There are three operation: initialPush, push and ops.

In push, does following tasks sequentially:

  • Push head into stack.
  • Pop buffer, then push it into stack.
  • Pop buffer, then assign it into head.

In ops:

  • Pop two tokens(lhs + operator) from stack.
  • Combine with head(rhs) to become a binary operation.
  • Assign it into head.

In initialPush:

  • Pop buffer, then assign it into head.

Logic to determine which to call:

  • If head is empty, call initialPush.
  • If buffer is empty,
    • If, stack is empty, we're done. Get your head.
    • Otherwise, call ops.
  • If buffer.peek().precedence <= stack.peek().precedence, (that is, state for lookahead is 'descending' or 'equal') call ops.
  • Otherwise, call push.

But, in this method, available syntax is too restricted. We need more flexibility, like unary operator or group.

To define how much flexibility we need, we should define operations.

(Note: precedence = eager means highest one)

Operations from highest to lowest precedence

operator name kind precedence example
() expression.group unary, group eager 4 * (1 + 3)
(a, b, ...) expression.tuple unary, group special (1, 2, 3)
v(a, b, ...) expression.call binary, group eager println("hello, world!")
v[a, b, ...] expression.getElement binary, group eager println("hello, world!")
. memberAccess binary eager value.member, Class.Other
:: metadataAccess binary eager Class::Other
+/- arithmetic.unaryPlus/unaryMinus unary.prefix eager' -7, +3
! logic.not unary.prefix eager' !isHello
? propagateError unary.suffix eager'' println(...list)
as typeOps.cast binary 400 parent as Child
as? typeOps.safeCast binary 400 parent as?
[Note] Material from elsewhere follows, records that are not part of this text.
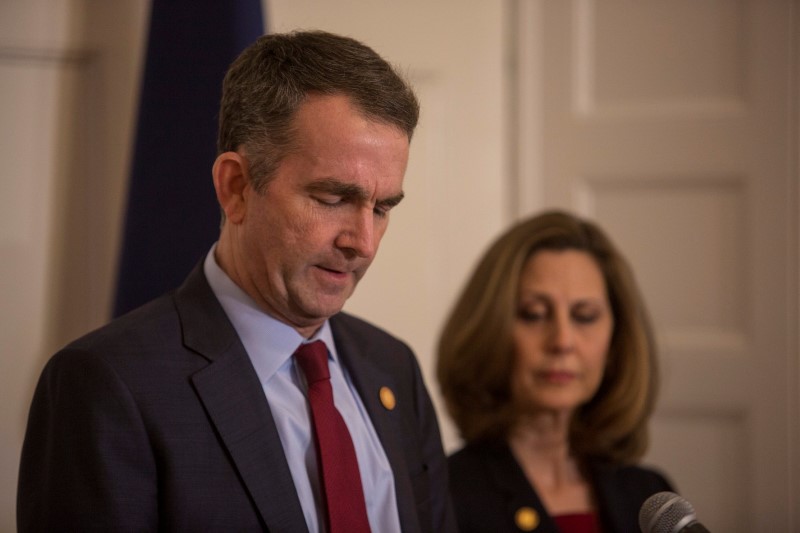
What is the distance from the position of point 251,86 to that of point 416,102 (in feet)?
0.78

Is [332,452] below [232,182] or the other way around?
below

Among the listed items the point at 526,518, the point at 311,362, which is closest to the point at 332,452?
the point at 311,362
Child
*///% arithmetic.multiply/divide/rem binary 351 3 * 5
+/- arithmetic.plus/minus binary 350 3 + 2
.. etc expression.rangeTo ... binary 280 1..10
identifier expression.infixCall binary 270 0x10 xor 0x11
?: expression.elvis binary 210 optional ?: default
in/!in expression.in/notIn binary 170 "lhwdev" in users
is/!is typeOps.is/notIs binary 170 animal is Dog
</>/<=/>= logic.lt/gt/ltEq/gtEq binary 151 age >= 19
==/!=/===/!== logic.equals/identityEquals ... binary 150 you == me
&& logic.conjunction binary 121 you.age >= 19 && you.height >= 180
|| logic.disjunction binary 120 idiot || genius
... functionSpreadArguments unary.prefix lowest println(...list)
=/+= etc. assignment ... binary lowest myVar = 3

Luckily, except for all eager operations, all unary operations has highest/lowest precedence, which means we can use the 'local maximum approach' almost as-is.
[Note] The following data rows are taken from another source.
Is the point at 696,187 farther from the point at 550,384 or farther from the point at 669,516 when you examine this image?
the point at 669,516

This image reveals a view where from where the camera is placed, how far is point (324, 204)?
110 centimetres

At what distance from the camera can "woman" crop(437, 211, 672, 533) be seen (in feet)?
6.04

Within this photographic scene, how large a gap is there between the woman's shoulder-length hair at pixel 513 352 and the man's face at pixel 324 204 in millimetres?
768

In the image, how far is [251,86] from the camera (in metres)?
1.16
We need the logic above the table to include unary operations and groups. When we handle groups, think that we handle new fresh code starting after (. If we meet ), it becomes eof.

Therefore, the final logic is:

In initialPush:

  • Pop buffer, then Put it into head.

In push, run following tasks sequentially:

  • Push head into stack.
  • Pop buffer, then push it into stack.
  • Pop buffer, then Put it into head.

In binaryOps:

  • Pop two tokens(lhs + operator) from stack.
  • Combine with head(rhs) to become a binary operation.
  • Put it into head.

In unaryOps:

  • Combine head and buffer.pop() into unary operation.
  • Put it into head.

In accessOps:

  • Combine head(lhs), buffer.pop()(dot etc.), buffer.pop()(rhs) into access operation, to become lhs.rhs, lhs?.rhs or lhs::rhs.
  • Put it into head.

In callOps:

  • Push head(function) into stack.
  • Put buffer.pop()(group start) into head.
  • Run groupOrTupleOps with 'tuple mode'. (Saying 'this was tuple!' in advance)
  • Combine stack.pop()(function) and head(tuple) into function invocation.
  • Assign it into head.

In groupOrTupleOps:

  • Run new fresh parsing with buffer. (Note that buffer does not contain group start)
  • If the result says 'this was tuple!', should I write how to parse tuple?
  • Combine head(group start), result of 'new fresh parsing', buffer.pop()(group end) into a group. Note that 'new fresh parsing' already consumed buffer as much as it can.
  • Put it into head.

Main logic:

  • If head is empty, call initialPush.
  • If head is group start, call groupOrTupleOps.
  • If head is unary operator, call unaryOps.
  • If buffer is empty or buffer.peek() is group end,
    • If, stack is empty, we're done. Get your head. (Or return it to groupOrTupleOps.)
    • Otherwise, call binaryOps.
  • If buffer.peek() is group start, call callOps.
  • If buffer.peek() is comma, return head to groupOrTupleOps, saying 'this was tuple!'
  • If buffer.peek() is ., ?. or ::, call accessOps.
  • If buffer.peek().precedence <= stack.peek().precedence, (that is, state for lookahead in the table is 'descending' or 'equal') call binaryOps.
    • Note that, if buffer.peek() is identifier, it becomes infix call.
  • Otherwise, call push.

Some implications:

  • Operators with same precedence, like 1 + 2 + 3, are grouped by order, like (1 + 2) + 3. However, this behavior can be easily changed. In 'main logic', we checked if buffer.peek().precedence <= stack.peek().precedence is true. Just checking if two precedences are equal suffices. Someone would want to ensure grouping expressions well, such as [associative = false] operator fun plus().
  • Generics are also parsed as callOps like it were simple function; myFunc<String>("123") means calling type function myFunc with String, and calling the result of myFunc<String> with "123". MyClass<Type> means calling type function MyClass with Type.
  • Array accesses are also parsed as callOps, as all semantics are identical to normal function invocation except for group start/end operator.
  • With extra modification, trailing lambda argument can be parsed as partial function call. In case of myFunc(123) { println("hello") }, function myFunc(123) is called with argument { println("hello") }.
  • Parsing local declaration should be easy; all declarations has hard keyword. Although it should be handled in tokenizer level. Tokenizer should throw NotMatchedException.KeywordEncountered in local context to signal this.

Required modifications:

  • Finding the end of statement/expression; semicolon is not required for end of statement.
  • Postfix operation needed to implement ? (PropagateError)